In Germany many insiders consider Enderle & Moll the country’s single greatest producer of Pinot Noir. That’s a wild claim to be sure, but then you taste the wines and you think to yourself, “…yeah, alright, well maybe…”

The wines are that compelling.

What you can say with certainty is Sven Enderle and Florian Moll fly in the face of just about every conventional estate in Baden. It’s hard to emphasize how contrarian (and even confrontational) their vineyard and cellar work appears to the powerful coops of the region, to say nothing of the “famous” estates who still seem to pursue efficiency, ripeness, size, alcohol and, yes, new oak, with abandon.

Sven and Florian work with very old vines. In fact their vines are among the oldest Pinot Noir vines in Baden. They farm all the vineyards organically and biodynamically. Absolutely everything is done by hand in the vineyards (which are quite steep) and in the cellar. They have a direct line on barrels from Domaine Dujac – the barrels range from one to over five years of age. The wines are bottled unfined and unfiltered.
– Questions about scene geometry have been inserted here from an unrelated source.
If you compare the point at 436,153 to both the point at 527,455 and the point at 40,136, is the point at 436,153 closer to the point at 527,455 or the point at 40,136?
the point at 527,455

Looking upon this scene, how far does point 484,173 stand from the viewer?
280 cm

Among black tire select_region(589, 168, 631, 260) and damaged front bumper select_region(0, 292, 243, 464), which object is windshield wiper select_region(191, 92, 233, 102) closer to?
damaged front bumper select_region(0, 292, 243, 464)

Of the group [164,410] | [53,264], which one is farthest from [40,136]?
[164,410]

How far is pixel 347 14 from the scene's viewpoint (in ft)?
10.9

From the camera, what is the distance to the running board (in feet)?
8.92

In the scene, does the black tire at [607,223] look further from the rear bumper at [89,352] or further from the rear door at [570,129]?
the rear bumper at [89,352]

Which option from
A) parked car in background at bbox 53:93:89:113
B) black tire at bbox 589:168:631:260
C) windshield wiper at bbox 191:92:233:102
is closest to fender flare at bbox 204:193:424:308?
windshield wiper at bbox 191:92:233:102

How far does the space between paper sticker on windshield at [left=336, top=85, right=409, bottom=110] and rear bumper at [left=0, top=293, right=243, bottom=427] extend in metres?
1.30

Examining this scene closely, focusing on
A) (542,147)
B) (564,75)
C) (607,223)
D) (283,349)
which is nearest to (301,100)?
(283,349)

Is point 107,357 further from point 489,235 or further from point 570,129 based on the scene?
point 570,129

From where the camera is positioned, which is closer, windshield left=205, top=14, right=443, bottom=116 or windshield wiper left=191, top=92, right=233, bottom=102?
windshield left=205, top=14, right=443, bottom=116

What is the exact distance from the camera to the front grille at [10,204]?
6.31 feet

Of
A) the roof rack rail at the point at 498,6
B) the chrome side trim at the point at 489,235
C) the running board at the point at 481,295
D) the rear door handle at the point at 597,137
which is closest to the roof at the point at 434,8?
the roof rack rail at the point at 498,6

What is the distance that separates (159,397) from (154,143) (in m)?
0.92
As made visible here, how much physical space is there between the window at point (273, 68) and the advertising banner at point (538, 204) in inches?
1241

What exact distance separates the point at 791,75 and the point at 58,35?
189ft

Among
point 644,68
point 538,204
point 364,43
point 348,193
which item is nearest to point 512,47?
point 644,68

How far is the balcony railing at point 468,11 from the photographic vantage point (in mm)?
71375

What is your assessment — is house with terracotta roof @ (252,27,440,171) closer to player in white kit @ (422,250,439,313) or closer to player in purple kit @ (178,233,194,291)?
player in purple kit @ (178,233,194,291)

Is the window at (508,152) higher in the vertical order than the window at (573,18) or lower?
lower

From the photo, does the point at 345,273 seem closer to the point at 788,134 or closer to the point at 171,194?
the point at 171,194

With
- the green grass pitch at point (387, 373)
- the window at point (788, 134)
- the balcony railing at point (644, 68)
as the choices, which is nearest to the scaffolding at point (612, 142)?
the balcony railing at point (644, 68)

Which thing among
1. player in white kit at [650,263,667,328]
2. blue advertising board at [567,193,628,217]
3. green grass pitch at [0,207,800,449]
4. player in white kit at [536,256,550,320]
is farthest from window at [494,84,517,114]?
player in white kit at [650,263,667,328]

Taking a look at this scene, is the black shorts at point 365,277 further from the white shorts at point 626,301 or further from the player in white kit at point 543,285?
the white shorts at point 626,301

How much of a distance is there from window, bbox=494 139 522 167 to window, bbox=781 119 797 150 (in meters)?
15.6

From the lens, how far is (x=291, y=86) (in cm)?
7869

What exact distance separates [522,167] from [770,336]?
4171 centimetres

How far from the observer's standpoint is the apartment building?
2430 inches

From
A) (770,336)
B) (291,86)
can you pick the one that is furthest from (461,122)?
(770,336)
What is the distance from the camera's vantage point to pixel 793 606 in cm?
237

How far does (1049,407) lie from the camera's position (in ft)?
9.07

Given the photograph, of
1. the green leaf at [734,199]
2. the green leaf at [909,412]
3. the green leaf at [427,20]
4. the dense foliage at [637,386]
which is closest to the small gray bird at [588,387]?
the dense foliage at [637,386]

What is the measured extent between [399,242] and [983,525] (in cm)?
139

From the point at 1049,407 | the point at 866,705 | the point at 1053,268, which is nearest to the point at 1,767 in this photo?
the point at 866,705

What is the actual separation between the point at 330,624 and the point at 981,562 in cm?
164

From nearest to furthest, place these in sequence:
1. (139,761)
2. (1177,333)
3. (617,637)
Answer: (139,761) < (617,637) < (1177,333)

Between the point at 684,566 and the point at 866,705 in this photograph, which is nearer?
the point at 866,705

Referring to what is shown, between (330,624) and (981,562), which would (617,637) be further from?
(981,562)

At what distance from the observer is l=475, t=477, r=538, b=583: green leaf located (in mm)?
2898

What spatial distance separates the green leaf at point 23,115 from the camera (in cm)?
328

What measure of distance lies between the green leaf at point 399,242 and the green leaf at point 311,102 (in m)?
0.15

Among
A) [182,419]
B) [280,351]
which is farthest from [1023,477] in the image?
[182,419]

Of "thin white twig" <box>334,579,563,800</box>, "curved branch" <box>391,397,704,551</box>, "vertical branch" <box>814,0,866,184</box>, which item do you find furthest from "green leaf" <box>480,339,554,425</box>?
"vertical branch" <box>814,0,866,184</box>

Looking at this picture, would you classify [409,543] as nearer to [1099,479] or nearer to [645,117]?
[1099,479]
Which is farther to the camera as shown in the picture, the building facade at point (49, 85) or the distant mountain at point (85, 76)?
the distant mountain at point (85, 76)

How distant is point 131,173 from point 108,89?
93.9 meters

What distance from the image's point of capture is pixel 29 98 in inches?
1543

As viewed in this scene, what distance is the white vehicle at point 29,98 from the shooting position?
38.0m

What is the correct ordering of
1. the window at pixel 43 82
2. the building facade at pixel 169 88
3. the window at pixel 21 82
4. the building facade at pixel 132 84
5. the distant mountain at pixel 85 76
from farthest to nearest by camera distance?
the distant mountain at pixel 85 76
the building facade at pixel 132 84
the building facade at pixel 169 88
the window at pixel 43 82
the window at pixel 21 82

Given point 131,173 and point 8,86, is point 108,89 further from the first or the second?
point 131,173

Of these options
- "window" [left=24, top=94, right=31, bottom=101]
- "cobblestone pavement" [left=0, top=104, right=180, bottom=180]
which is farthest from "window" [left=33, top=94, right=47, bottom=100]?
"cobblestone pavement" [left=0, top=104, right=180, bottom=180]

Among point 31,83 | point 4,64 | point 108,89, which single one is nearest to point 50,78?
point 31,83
The Pinot Noirs are masculine, broad-shouldered, powerful in a sneaky sort of way. Yet they are also wildly detailed, bright, energetic, ethereal, satiny. Thus the mystery, the beauty and yes, all the damn fuss. At this point it’s said so often it’s beyond trite, but here we go: If you appreciate Burgundy these wines are worth checking out. Not because they taste like Burgundy, they don’t, but because they share a similar aesthetic of lightness matched to intensity, filtered through soil.

Two “Grand Crus” are bottled: a wine from limestone called “Muschelkalk” and a bottling from colored sandstone called “Buntsandstein.” The “Liaison,” a sort of middle-wine-premier-cru-style, is a blend from younger vines in the Grand Cru sites. “Young,” it should be said, at around 45 years of age, which the French will often call “vieilles vignes.” The “Basis” is from the youngest vines, around 30 years old.

While the red wines have established the reputation of the estate, the white wines are getting better and better every year. The white wines are textural and complicated, yet also elegant… balanced, in perfect harmony and arising from such unexpected grapes as Müller-Thurgau, Auxerrois, Weissburgunder and Grauburgunder. The rosé is a tour-de-force wine in the wild manner of the wines of, say, Clos Cibonne or even a Valentini.